• [Entries]
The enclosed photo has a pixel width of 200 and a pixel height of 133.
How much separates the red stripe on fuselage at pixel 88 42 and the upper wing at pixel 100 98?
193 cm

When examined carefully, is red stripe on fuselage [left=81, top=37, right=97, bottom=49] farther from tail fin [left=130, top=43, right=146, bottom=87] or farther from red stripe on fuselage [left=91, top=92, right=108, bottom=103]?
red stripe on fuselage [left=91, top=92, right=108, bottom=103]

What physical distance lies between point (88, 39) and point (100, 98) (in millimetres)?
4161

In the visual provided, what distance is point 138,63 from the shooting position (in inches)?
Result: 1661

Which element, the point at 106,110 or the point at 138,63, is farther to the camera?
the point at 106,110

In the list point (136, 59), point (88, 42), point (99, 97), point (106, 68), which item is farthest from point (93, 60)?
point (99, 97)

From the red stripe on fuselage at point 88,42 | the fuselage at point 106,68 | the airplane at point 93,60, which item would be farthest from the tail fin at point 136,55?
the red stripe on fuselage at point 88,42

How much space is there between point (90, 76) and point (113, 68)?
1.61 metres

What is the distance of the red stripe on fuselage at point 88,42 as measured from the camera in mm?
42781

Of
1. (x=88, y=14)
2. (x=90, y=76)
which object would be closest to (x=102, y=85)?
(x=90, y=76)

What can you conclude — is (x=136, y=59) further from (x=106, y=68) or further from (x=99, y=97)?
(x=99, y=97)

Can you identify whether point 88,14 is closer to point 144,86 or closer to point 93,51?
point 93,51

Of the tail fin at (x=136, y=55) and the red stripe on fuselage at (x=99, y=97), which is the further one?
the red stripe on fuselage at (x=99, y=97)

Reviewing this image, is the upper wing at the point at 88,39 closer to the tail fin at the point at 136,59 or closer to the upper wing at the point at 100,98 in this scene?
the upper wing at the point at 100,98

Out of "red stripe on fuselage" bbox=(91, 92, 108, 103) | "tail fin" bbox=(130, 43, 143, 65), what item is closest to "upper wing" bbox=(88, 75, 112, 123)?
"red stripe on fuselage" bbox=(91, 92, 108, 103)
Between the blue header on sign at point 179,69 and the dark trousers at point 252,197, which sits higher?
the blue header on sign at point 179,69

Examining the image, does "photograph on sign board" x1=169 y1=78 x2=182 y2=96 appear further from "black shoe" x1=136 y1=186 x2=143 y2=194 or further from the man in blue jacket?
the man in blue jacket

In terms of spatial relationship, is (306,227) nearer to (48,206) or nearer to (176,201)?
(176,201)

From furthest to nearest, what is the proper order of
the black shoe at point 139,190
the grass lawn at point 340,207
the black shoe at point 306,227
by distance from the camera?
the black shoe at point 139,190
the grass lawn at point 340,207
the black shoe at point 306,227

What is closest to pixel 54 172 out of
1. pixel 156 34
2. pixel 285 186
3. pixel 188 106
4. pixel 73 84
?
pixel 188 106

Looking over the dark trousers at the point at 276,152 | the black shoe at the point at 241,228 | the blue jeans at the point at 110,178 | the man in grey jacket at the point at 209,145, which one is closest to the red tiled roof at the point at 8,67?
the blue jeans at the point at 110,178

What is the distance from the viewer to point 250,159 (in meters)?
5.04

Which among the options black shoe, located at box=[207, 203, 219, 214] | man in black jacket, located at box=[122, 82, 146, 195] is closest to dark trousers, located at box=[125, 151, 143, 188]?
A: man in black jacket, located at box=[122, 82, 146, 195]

• [Instructions for the task] Convert every line of the material above into a JSON list of strings, with one string per line and no entries for blank lines.

• [Written response]
[
  "The enclosed photo has a pixel width of 200 and a pixel height of 133.",
  "How much separates the red stripe on fuselage at pixel 88 42 and the upper wing at pixel 100 98?",
  "193 cm",
  "When examined carefully, is red stripe on fuselage [left=81, top=37, right=97, bottom=49] farther from tail fin [left=130, top=43, right=146, bottom=87] or farther from red stripe on fuselage [left=91, top=92, right=108, bottom=103]?",
  "red stripe on fuselage [left=91, top=92, right=108, bottom=103]",
  "What physical distance lies between point (88, 39) and point (100, 98) (in millimetres)?",
  "4161",
  "In the visual provided, what distance is point 138,63 from the shooting position (in inches)?",
  "Result: 1661",
  "Which element, the point at 106,110 or the point at 138,63, is farther to the camera?",
  "the point at 106,110",
  "In the list point (136, 59), point (88, 42), point (99, 97), point (106, 68), which item is farthest from point (93, 60)?",
  "point (99, 97)",
  "From the red stripe on fuselage at point 88,42 | the fuselage at point 106,68 | the airplane at point 93,60, which item would be farthest from the tail fin at point 136,55?",
  "the red stripe on fuselage at point 88,42",
  "How much space is there between point (90, 76) and point (113, 68)?",
  "1.61 metres",
  "What is the distance of the red stripe on fuselage at point 88,42 as measured from the camera in mm?",
  "42781",
  "Of",
  "1. (x=88, y=14)",
  "2. (x=90, y=76)",
  "which object would be closest to (x=102, y=85)?",
  "(x=90, y=76)",
  "What can you conclude — is (x=136, y=59) further from (x=106, y=68) or further from (x=99, y=97)?",
  "(x=99, y=97)",
  "Can you identify whether point 88,14 is closer to point 144,86 or closer to point 93,51?",
  "point 93,51",
  "Of the tail fin at (x=136, y=55) and the red stripe on fuselage at (x=99, y=97), which is the further one?",
  "the red stripe on fuselage at (x=99, y=97)",
  "Reviewing this image, is the upper wing at the point at 88,39 closer to the tail fin at the point at 136,59 or closer to the upper wing at the point at 100,98 in this scene?",
  "the upper wing at the point at 100,98",
  "Out of \"red stripe on fuselage\" bbox=(91, 92, 108, 103) | \"tail fin\" bbox=(130, 43, 143, 65), what item is closest to \"upper wing\" bbox=(88, 75, 112, 123)?",
  "\"red stripe on fuselage\" bbox=(91, 92, 108, 103)",
  "Between the blue header on sign at point 179,69 and the dark trousers at point 252,197, which sits higher?",
  "the blue header on sign at point 179,69",
  "Examining the image, does \"photograph on sign board\" x1=169 y1=78 x2=182 y2=96 appear further from \"black shoe\" x1=136 y1=186 x2=143 y2=194 or further from the man in blue jacket?",
  "the man in blue jacket",
  "In terms of spatial relationship, is (306,227) nearer to (48,206) or nearer to (176,201)?",
  "(176,201)",
  "From furthest to nearest, what is the proper order of",
  "the black shoe at point 139,190",
  "the grass lawn at point 340,207",
  "the black shoe at point 306,227",
  "by distance from the camera?",
  "the black shoe at point 139,190",
  "the grass lawn at point 340,207",
  "the black shoe at point 306,227",
  "What is closest to pixel 54 172 out of",
  "1. pixel 156 34",
  "2. pixel 285 186",
  "3. pixel 188 106",
  "4. pixel 73 84",
  "?",
  "pixel 188 106",
  "Looking over the dark trousers at the point at 276,152 | the black shoe at the point at 241,228 | the blue jeans at the point at 110,178 | the man in grey jacket at the point at 209,145, which one is closest to the red tiled roof at the point at 8,67?",
  "the blue jeans at the point at 110,178",
  "What is the distance from the viewer to point 250,159 (in meters)?",
  "5.04",
  "Which among the options black shoe, located at box=[207, 203, 219, 214] | man in black jacket, located at box=[122, 82, 146, 195] is closest to dark trousers, located at box=[125, 151, 143, 188]?",
  "A: man in black jacket, located at box=[122, 82, 146, 195]"
]